> **Given data**
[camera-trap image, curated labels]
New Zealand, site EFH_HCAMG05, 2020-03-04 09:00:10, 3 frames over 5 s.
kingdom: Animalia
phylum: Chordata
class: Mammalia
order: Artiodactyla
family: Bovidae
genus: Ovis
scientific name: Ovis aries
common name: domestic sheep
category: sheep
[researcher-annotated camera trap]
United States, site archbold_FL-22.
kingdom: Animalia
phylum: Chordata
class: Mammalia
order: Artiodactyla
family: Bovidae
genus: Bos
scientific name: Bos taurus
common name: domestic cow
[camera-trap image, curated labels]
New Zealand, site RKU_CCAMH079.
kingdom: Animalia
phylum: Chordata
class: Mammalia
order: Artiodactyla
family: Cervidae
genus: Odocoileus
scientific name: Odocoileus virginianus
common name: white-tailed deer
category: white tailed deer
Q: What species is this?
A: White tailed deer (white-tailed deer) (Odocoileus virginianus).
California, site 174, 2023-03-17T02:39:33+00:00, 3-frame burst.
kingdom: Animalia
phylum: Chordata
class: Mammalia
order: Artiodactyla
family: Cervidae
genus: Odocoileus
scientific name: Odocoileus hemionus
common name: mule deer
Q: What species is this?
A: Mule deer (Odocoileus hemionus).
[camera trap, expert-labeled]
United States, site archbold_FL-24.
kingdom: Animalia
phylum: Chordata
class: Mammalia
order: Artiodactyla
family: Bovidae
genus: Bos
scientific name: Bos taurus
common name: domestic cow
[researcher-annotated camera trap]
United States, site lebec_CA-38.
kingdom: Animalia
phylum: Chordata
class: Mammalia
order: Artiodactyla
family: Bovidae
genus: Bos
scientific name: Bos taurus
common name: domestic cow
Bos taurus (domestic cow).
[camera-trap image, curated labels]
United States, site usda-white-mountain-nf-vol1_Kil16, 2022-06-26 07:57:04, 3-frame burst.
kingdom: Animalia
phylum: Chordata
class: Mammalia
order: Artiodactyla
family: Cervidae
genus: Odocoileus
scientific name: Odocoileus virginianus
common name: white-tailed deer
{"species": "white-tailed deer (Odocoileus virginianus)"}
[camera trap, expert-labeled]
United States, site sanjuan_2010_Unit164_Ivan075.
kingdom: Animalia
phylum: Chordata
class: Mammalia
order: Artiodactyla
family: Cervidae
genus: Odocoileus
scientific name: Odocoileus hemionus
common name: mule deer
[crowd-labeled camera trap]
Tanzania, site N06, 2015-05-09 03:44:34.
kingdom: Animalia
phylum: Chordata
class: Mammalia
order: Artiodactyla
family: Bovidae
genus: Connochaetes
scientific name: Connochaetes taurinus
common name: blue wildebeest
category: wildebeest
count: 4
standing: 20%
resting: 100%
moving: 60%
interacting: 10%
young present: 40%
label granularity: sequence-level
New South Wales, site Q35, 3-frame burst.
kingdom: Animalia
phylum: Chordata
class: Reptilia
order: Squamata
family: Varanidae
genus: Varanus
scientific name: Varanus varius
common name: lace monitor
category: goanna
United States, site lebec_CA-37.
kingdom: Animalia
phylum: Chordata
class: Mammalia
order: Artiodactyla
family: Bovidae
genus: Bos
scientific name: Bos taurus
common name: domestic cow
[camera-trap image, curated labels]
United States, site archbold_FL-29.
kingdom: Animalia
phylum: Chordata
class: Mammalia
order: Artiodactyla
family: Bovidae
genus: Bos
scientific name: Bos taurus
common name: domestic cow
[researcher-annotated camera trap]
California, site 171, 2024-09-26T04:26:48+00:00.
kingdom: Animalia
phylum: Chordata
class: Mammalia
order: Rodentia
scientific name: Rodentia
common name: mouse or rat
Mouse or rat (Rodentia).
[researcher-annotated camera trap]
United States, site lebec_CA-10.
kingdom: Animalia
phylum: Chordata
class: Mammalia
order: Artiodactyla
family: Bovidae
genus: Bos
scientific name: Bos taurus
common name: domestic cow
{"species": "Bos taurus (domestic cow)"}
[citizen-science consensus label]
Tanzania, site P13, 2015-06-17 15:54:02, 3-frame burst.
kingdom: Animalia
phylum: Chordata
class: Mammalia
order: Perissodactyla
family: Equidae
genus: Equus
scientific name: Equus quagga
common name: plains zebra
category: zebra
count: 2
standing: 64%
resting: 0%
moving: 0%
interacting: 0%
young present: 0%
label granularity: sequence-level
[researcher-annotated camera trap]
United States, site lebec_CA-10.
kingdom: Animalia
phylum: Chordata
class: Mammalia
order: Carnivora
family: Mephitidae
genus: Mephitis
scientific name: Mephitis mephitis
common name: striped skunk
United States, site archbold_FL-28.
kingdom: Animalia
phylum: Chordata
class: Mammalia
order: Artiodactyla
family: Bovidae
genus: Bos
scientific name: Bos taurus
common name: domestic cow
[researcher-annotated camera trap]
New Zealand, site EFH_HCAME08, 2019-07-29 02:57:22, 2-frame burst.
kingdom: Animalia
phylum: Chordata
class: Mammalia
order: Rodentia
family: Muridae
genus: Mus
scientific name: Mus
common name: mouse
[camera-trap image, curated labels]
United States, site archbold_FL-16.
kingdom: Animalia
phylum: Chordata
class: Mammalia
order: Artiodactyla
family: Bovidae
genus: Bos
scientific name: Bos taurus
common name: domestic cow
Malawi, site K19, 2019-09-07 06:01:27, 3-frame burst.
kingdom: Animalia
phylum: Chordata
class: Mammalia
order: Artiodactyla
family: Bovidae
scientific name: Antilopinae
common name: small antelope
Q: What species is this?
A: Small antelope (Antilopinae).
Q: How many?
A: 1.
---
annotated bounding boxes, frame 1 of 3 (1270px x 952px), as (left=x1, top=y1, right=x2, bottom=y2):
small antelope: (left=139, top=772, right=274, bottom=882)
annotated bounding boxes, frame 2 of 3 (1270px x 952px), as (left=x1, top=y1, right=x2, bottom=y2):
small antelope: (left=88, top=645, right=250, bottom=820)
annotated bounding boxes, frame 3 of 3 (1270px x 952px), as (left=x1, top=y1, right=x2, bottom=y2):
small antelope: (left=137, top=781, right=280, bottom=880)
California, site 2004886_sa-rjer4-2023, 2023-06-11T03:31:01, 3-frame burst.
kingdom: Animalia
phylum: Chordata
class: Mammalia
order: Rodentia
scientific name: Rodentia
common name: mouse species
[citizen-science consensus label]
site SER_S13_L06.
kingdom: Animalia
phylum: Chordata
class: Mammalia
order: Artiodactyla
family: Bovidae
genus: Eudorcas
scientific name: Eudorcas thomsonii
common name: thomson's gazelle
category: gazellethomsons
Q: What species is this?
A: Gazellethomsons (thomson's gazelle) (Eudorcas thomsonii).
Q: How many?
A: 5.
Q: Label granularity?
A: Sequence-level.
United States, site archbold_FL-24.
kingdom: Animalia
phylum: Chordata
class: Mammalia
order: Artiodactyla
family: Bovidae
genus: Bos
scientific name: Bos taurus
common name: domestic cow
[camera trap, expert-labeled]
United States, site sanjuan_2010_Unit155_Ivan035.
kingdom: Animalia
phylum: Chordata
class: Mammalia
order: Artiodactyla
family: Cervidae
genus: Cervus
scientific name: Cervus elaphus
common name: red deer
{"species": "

> **Goal of the exercise**
Retype the listing above exactly as it appears.

> **The answer**
[camera-trap image, curated labels]
New Zealand, site EFH_HCAMG05, 2020-03-04 09:00:10, 3 frames over 5 s.
kingdom: Animalia
phylum: Chordata
class: Mammalia
order: Artiodactyla
family: Bovidae
genus: Ovis
scientific name: Ovis aries
common name: domestic sheep
category: sheep
[researcher-annotated camera trap]
United States, site archbold_FL-22.
kingdom: Animalia
phylum: Chordata
class: Mammalia
order: Artiodactyla
family: Bovidae
genus: Bos
scientific name: Bos taurus
common name: domestic cow
[camera-trap image, curated labels]
New Zealand, site RKU_CCAMH079.
kingdom: Animalia
phylum: Chordata
class: Mammalia
order: Artiodactyla
family: Cervidae
genus: Odocoileus
scientific name: Odocoileus virginianus
common name: white-tailed deer
category: white tailed deer
Q: What species is this?
A: White tailed deer (white-tailed deer) (Odocoileus virginianus).
California, site 174, 2023-03-17T02:39:33+00:00, 3-frame burst.
kingdom: Animalia
phylum: Chordata
class: Mammalia
order: Artiodactyla
family: Cervidae
genus: Odocoileus
scientific name: Odocoileus hemionus
common name: mule deer
Q: What species is this?
A: Mule deer (Odocoileus hemionus).
[camera trap, expert-labeled]
United States, site archbold_FL-24.
kingdom: Animalia
phylum: Chordata
class: Mammalia
order: Artiodactyla
family: Bovidae
genus: Bos
scientific name: Bos taurus
common name: domestic cow
[researcher-annotated camera trap]
United States, site lebec_CA-38.
kingdom: Animalia
phylum: Chordata
class: Mammalia
order: Artiodactyla
family: Bovidae
genus: Bos
scientific name: Bos taurus
common name: domestic cow
Bos taurus (domestic cow).
[camera-trap image, curated labels]
United States, site usda-white-mountain-nf-vol1_Kil16, 2022-06-26 07:57:04, 3-frame burst.
kingdom: Animalia
phylum: Chordata
class: Mammalia
order: Artiodactyla
family: Cervidae
genus: Odocoileus
scientific name: Odocoileus virginianus
common name: white-tailed deer
{"species": "white-tailed deer (Odocoileus virginianus)"}
[camera trap, expert-labeled]
United States, site sanjuan_2010_Unit164_Ivan075.
kingdom: Animalia
phylum: Chordata
class: Mammalia
order: Artiodactyla
family: Cervidae
genus: Odocoileus
scientific name: Odocoileus hemionus
common name: mule deer
[crowd-labeled camera trap]
Tanzania, site N06, 2015-05-09 03:44:34.
kingdom: Animalia
phylum: Chordata
class: Mammalia
order: Artiodactyla
family: Bovidae
genus: Connochaetes
scientific name: Connochaetes taurinus
common name: blue wildebeest
category: wildebeest
count: 4
standing: 20%
resting: 100%
moving: 60%
interacting: 10%
young present: 40%
label granularity: sequence-level
New South Wales, site Q35, 3-frame burst.
kingdom: Animalia
phylum: Chordata
class: Reptilia
order: Squamata
family: Varanidae
genus: Varanus
scientific name: Varanus varius
common name: lace monitor
category: goanna
United States, site lebec_CA-37.
kingdom: Animalia
phylum: Chordata
class: Mammalia
order: Artiodactyla
family: Bovidae
genus: Bos
scientific name: Bos taurus
common name: domestic cow
[camera-trap image, curated labels]
United States, site archbold_FL-29.
kingdom: Animalia
phylum: Chordata
class: Mammalia
order: Artiodactyla
family: Bovidae
genus: Bos
scientific name: Bos taurus
common name: domestic cow
[researcher-annotated camera trap]
California, site 171, 2024-09-26T04:26:48+00:00.
kingdom: Animalia
phylum: Chordata
class: Mammalia
order: Rodentia
scientific name: Rodentia
common name: mouse or rat
Mouse or rat (Rodentia).
[researcher-annotated camera trap]
United States, site lebec_CA-10.
kingdom: Animalia
phylum: Chordata
class: Mammalia
order: Artiodactyla
family: Bovidae
genus: Bos
scientific name: Bos taurus
common name: domestic cow
{"species": "Bos taurus (domestic cow)"}
[citizen-science consensus label]
Tanzania, site P13, 2015-06-17 15:54:02, 3-frame burst.
kingdom: Animalia
phylum: Chordata
class: Mammalia
order: Perissodactyla
family: Equidae
genus: Equus
scientific name: Equus quagga
common name: plains zebra
category: zebra
count: 2
standing: 64%
resting: 0%
moving: 0%
interacting: 0%
young present: 0%
label granularity: sequence-level
[researcher-annotated camera trap]
United States, site lebec_CA-10.
kingdom: Animalia
phylum: Chordata
class: Mammalia
order: Carnivora
family: Mephitidae
genus: Mephitis
scientific name: Mephitis mephitis
common name: striped skunk
United States, site archbold_FL-28.
kingdom: Animalia
phylum: Chordata
class: Mammalia
order: Artiodactyla
family: Bovidae
genus: Bos
scientific name: Bos taurus
common name: domestic cow
[researcher-annotated camera trap]
New Zealand, site EFH_HCAME08, 2019-07-29 02:57:22, 2-frame burst.
kingdom: Animalia
phylum: Chordata
class: Mammalia
order: Rodentia
family: Muridae
genus: Mus
scientific name: Mus
common name: mouse
[camera-trap image, curated labels]
United States, site archbold_FL-16.
kingdom: Animalia
phylum: Chordata
class: Mammalia
order: Artiodactyla
family: Bovidae
genus: Bos
scientific name: Bos taurus
common name: domestic cow
Malawi, site K19, 2019-09-07 06:01:27, 3-frame burst.
kingdom: Animalia
phylum: Chordata
class: Mammalia
order: Artiodactyla
family: Bovidae
scientific name: Antilopinae
common name: small antelope
Q: What species is this?
A: Small antelope (Antilopinae).
Q: How many?
A: 1.
---
annotated bounding boxes, frame 1 of 3 (1270px x 952px), as (left=x1, top=y1, right=x2, bottom=y2):
small antelope: (left=139, top=772, right=274, bottom=882)
annotated bounding boxes, frame 2 of 3 (1270px x 952px), as (left=x1, top=y1, right=x2, bottom=y2):
small antelope: (left=88, top=645, right=250, bottom=820)
annotated bounding boxes, frame 3 of 3 (1270px x 952px), as (left=x1, top=y1, right=x2, bottom=y2):
small antelope: (left=137, top=781, right=280, bottom=880)
California, site 2004886_sa-rjer4-2023, 2023-06-11T03:31:01, 3-frame burst.
kingdom: Animalia
phylum: Chordata
class: Mammalia
order: Rodentia
scientific name: Rodentia
common name: mouse species
[citizen-science consensus label]
site SER_S13_L06.
kingdom: Animalia
phylum: Chordata
class: Mammalia
order: Artiodactyla
family: Bovidae
genus: Eudorcas
scientific name: Eudorcas thomsonii
common name: thomson's gazelle
category: gazellethomsons
Q: What species is this?
A: Gazellethomsons (thomson's gazelle) (Eudorcas thomsonii).
Q: How many?
A: 5.
Q: Label granularity?
A: Sequence-level.
United States, site archbold_FL-24.
kingdom: Animalia
phylum: Chordata
class: Mammalia
order: Artiodactyla
family: Bovidae
genus: Bos
scientific name: Bos taurus
common name: domestic cow
[camera trap, expert-labeled]
United States, site sanjuan_2010_Unit155_Ivan035.
kingdom: Animalia
phylum: Chordata
class: Mammalia
order: Artiodactyla
family: Cervidae
genus: Cervus
scientific name: Cervus elaphus
common name: red deer
{"species": "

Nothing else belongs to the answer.